C’est pour cette raison que la campagne d’informations passera aussi par le périodique communal: “tous les citoyens recevront l’information, pourront voir que de nouveaux outils de commerce connecté et des séances d’informations et de mise en oeuvre sont proposés aux commerçants de la ville.” Ils exerceront ainsi une pression pour que leurs commerçants habituels se mettent à la page…
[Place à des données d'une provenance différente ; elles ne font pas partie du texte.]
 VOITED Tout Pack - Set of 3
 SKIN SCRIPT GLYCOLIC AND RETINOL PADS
Autre “carotte”: un concours permettra d’épingler les “meilleurs commerçants”. Et c’est aux habitants et clients qu’il reviendra d’élire – via une page Facebook – les meilleures réalisations. Et les commerçants les plus dynamiques ou ayant imaginé une solution efficace ou originale seront récompensés. “Nous sommes en discussion avec l’échevin en charge du commerce et du développement économique pour imaginer des récompenses pour les commerçants qui auraient ainsi progressé. Par exemple, en leur proposant une publication gratuite dans le magazine local…”
Tirer le bilan
L’effet qu’aura ou non cette initiative sur le “comportement” des commerçants locaux, sur leur prise de conscience des potentiels du “commerce connecté” et son adoption, ne pourra être analysé dès la fin janvier. Même si les résultats sont positifs, ce pourrait n’être qu’un feu de paille. C’est seulement sur la durée et sur l’effet d’adoption progressive et de plus en plus poussée des outils numériques que l’on pourra juger de l’efficacité de l’initiative.
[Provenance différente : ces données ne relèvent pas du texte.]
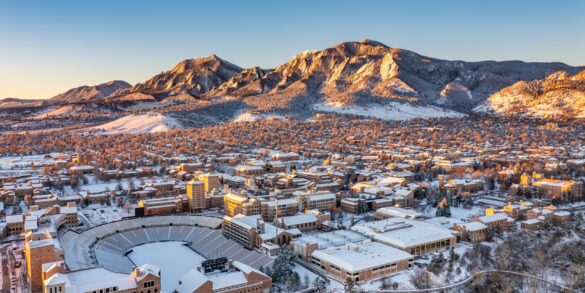 Boulder, Colorado. Crédit : Justin Bilancieri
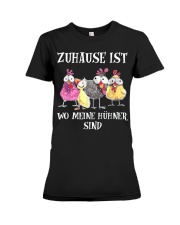 Hühner Premium Fit Ladies Tee thumbnail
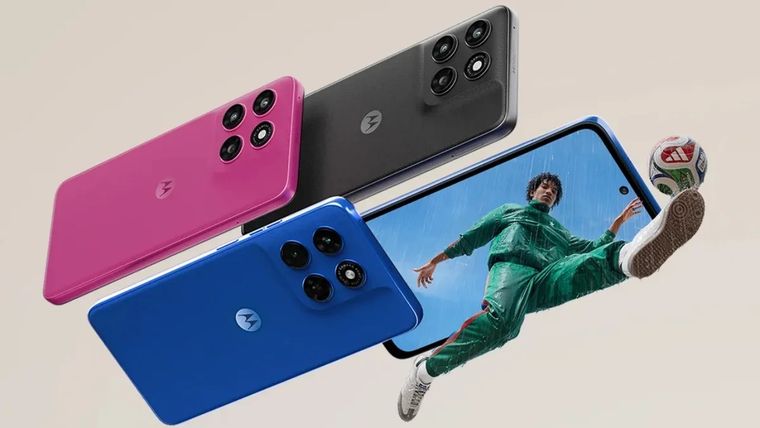 El nuevo lanzamiento de Motorola busca redefinir la autonomía de la gama media actual. El nuevo lanzamiento de Motorola busca redefinir la autonomía de la gama media actual.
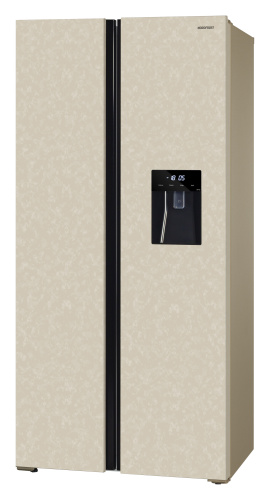 Холодильник NORDFROST RFS 484D NFYm inverter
Dominique Moraux: “Développer des contenus, des solutions de présence en-ligne, qui soient plébiscités par les commerçants et imaginer des actions qui puissent être mutualisées pour gagner en temps, en coût et en efficacité.”
Celle-ci devrait également pouvoir être testée et reproduite dans d’autres villes que Dour, en tablant sur une mutualisation des contenus créés (qui pourraient être intégrés aux sites des communes ou des associations de commerçants).
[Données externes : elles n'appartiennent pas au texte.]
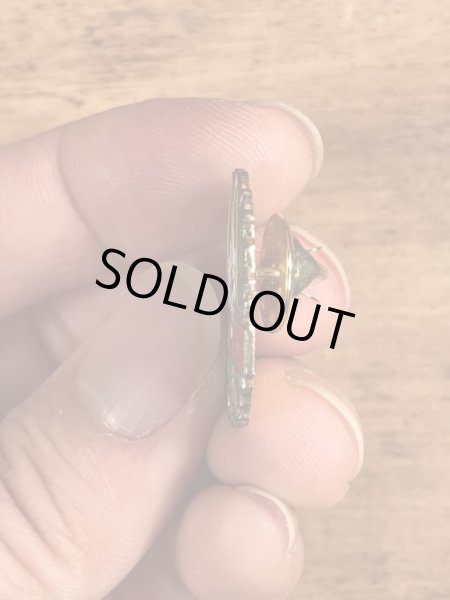 90年代頃のマクドナルドのビンテージピンバッジ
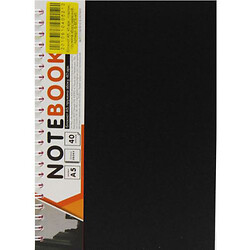 Блокнот "Office book" A5, 40 листов (черный)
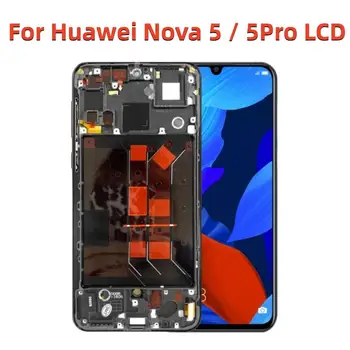6.39 Для Huawei Nova 5 ЖК-дисплей с сенсорным экраном дигитайзер SEA-AL00 в сборе для Nova 5 pro ЖК-дисплей SEA-AL10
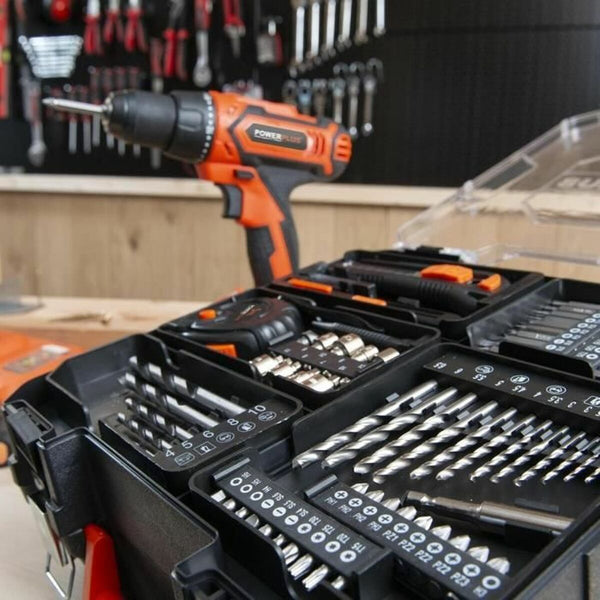 Elektrischer Schraubendreher Powerplus POWDP15301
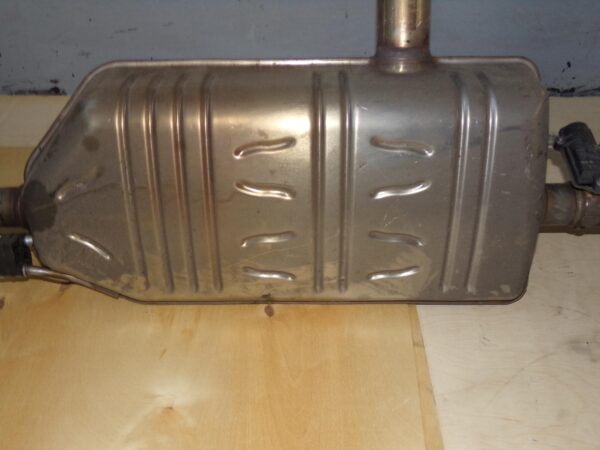 Mercedes Benz W177 A250 Rear Exhaust Muffler Section A1774904401, A1774901804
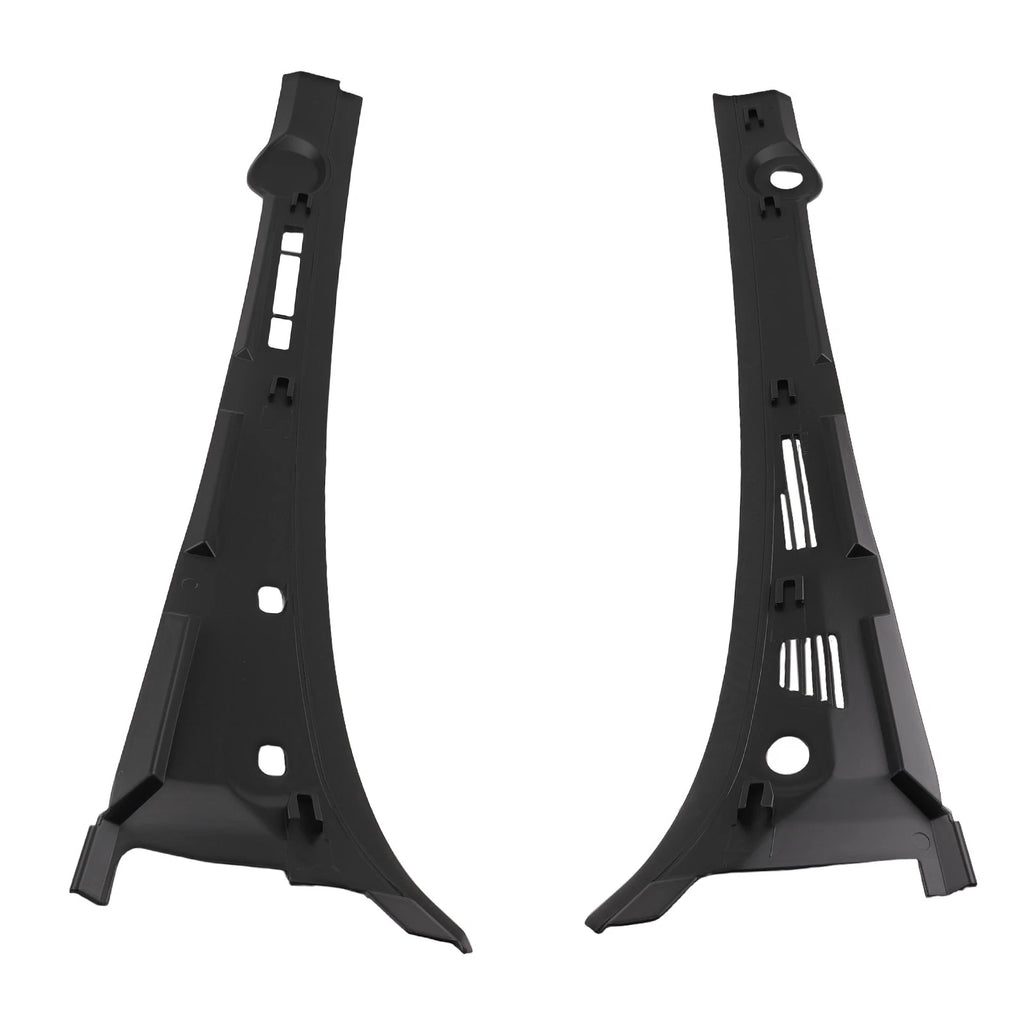 Windshield Trim Scuttle Panel Set for BMW E36 318i 325i (1992-1998)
Mais, pour ce faire, Dominique Moraux attend un signe des autorités publiques, qu’elles soient locales ou régionales. Un premier contact, encore préliminaire, a par exemple été pris avec l’AMCV (Association du Management de Centre-Ville) “mais elle n’est pas encore active dans le domaine numérique”, souligne Dominique Moraux.
Qu’en pense l’asbl Dour Centre-Ville? “Nous sommes subsidiés par la commune et la Région mais, du côté de cette dernière, il n’y a pas encore de budget en vue. En fait, les administrateurs de l’asbl sont les commerçants. C’est d’eux que pourraient venir les premiers financement. Ils pourraient jouer la carte du sponsoring puisque ce genre d’initiative génère un retour immédiat pour le développement de leurs commerces. Ils ont d’ailleurs tout intérêt à réagir rapidement, grâce aux outils numériques, parce que ces petits commerçants subissent aujourd’hui une attaque en règle de la part des grandes surfaces et enseignes…”
Autrement dit, le message qui se lance à Dour est le suivant: “commerçants locaux, prenez votre sort en mains.”